We’ve all swallowed it: the romantic illusion that love is all you need, and we’re all meant to be partnered up to some love that will last a lifetime. Most of us try for it, some of us find it, almost all of us fail to maintain it.
Love is even harder for the trio of abused battlers and addicts who make up this snappy play by Patricia Cornelius. Life for them has been hard and unkind and, as Cornelius says, it shows in their eyes and mouths and jaws. But still they cling to distorted ideas of love.
Tanya is a handsome strapping girl who dresses like a man. In gaol she meets Annie and knows immediately that she is the one for her, an effervescent busty blonde who is 19 but sometimes looks 40. Together they make a hot and tender couple, although curiously Tanya cringes from being admired or made love to.
Annie though is open-legged to all comers, including the tricks she picks up once back out in the real world, and to an addict called Lorenzo. He’s drawn to Annie’s diminutive neediness which makes him feel like man, a good man.
He’s also drawn to her street earnings. Once out of gaol, Tanya moves in as well and with Lorenzo shares the affections and proceeds of Annie.

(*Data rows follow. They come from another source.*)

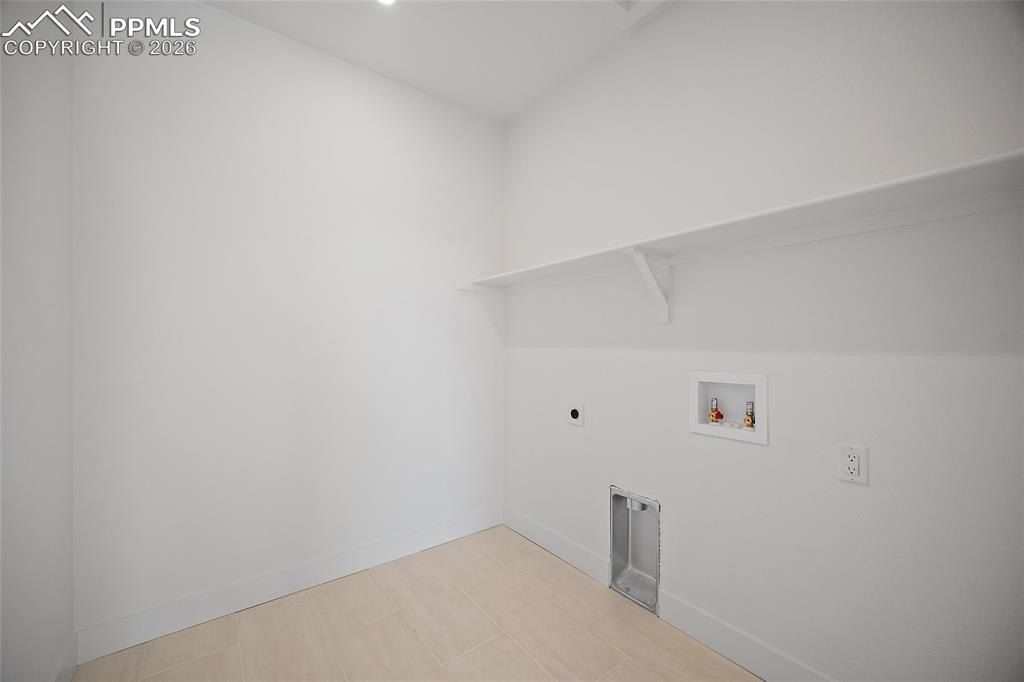 347 Grand Summit Drive. Monument, CO 80132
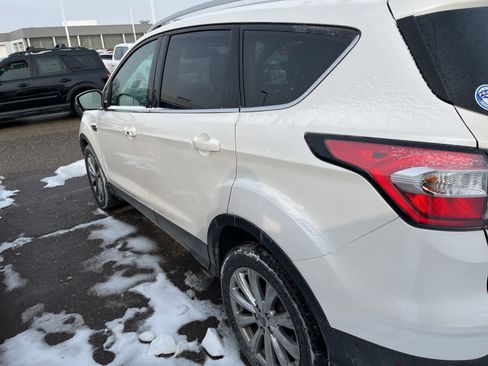 Used 2018 Ford Escape Titanium w/ Ford Safe & Smart Package image 9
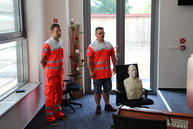 Poskytnúť prvú pomoc s použitím externého defibrilátora už vedia aj zamestnanci trenčianskej župy - IMG_7228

The tempo of Cornelius’s staccato script, with its blunt dialogue and quick scenes, gets even faster now as this unlikely trio spirals out of control. We are told little of their abusive pasts -“ they are simply characters lost in the present -“ nor are we encouraged much to empathise with them and their impotent tantrums.
Competing for Annie, Lorenzo asserts his manly advantage by claiming that society says they belong together, not she and the brooding, dogged Tanya. Annie giggles that he makes her laugh, but Lorenzo eventually moves on.
Whose love is better is not really answered. All of it is wasted by people who don’t have the means, imagination or will to live their own lives let alone find real love.
Love is a powerfully written play and is tightly and truthfully directed by John Sheedy. Genevieve Hegney as Tanya and Rupert Reid as Lorenzo give great performances.
Belinda Sculley is especially accomplished as the erratic Annie, the central vacuous character on whom the others are inexplicably dependent and in love.
Love is at the Belvoir Street Downstairs Theatre until 26 November.